The philosophy is simple: wastewater picks up heat from a number of sources, including dishwashers, showers, industrial processes and “biomatter.”
It can reach 60 degrees in the winter and over 75 during the summer, so its heat can easily be extracted by a regular heat pump like those used in mainstream geothermal systems.
Before entering the pump, the wastewater is cleaned from larger debris. This step protects the heat pump from being destroyed.
NovaThermal’s project has been funded $150,000 through a federal stimulus grant, money that helped build a pilot plant at Philadelphia’s Southeast Wastewater Treatment Plant, near the Walt Whitman Bridge. The company also intends to install a commercial-sized project in Camden, NJ, at a local sewage treatment plant.
Now, the interesting news is that the technology hasn’t been invented in the U.S.. NovaThermal Energy LLC uses a Chinese patent issued to Jin Da Di Energy Engineering and Technology Co. Ltd. in Tianjin.
In fact, the Chinese company already installed their sewage geothermal system in China, where the energy extracted is used for both heating and cooling a hotel, a 1 million-square-foot train station in Beijing (imagine the size of that) and a 450,000-sq-ft high-rise apartment building in Tianjin.
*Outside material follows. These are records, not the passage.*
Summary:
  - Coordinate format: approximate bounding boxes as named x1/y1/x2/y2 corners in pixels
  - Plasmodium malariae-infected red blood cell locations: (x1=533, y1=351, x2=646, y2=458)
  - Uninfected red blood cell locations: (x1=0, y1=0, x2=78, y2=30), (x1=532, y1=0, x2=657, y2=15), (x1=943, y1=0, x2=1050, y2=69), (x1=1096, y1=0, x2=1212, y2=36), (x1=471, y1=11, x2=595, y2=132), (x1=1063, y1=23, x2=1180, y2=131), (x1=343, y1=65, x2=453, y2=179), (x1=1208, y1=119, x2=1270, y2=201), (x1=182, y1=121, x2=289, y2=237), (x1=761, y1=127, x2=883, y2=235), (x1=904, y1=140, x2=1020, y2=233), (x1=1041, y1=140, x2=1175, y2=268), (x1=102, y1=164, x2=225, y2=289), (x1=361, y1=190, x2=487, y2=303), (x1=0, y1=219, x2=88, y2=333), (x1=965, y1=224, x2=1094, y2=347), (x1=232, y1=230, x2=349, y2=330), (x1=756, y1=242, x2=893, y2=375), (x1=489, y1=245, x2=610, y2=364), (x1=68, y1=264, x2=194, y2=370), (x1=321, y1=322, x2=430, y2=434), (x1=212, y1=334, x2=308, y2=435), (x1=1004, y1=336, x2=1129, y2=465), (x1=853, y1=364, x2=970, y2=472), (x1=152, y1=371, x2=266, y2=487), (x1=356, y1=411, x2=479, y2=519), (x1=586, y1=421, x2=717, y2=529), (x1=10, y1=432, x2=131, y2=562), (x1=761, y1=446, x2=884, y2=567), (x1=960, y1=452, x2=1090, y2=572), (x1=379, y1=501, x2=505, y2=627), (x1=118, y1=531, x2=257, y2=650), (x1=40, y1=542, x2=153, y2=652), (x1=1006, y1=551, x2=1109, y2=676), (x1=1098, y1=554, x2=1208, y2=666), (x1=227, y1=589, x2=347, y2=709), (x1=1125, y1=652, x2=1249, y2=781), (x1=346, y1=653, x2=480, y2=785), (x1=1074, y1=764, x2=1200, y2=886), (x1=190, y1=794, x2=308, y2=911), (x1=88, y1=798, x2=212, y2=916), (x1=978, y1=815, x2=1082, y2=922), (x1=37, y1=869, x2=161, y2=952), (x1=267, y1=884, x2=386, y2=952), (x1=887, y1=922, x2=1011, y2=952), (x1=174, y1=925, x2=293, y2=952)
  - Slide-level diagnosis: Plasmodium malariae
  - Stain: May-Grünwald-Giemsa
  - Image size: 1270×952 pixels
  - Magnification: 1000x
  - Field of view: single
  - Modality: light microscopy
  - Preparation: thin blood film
Applied on U.S. soil, NovaThermal Energy’s sewage geothermal system is meant to reduce energy costs by up to 40 percent and have a return on investment period of less than eight years. This can actually happen because they are using infrastructure that is already installed, unlike Rabtherm’s, their Swedish competitor.
Now, while recovering energy from waste heat may seem like a no-brainer to some, transferring Chinese patents to be used in the U.S. is something worth noting. And the way that geothermal equipment is being put to use in a totally different (but still inhospitable) environment is brilliant.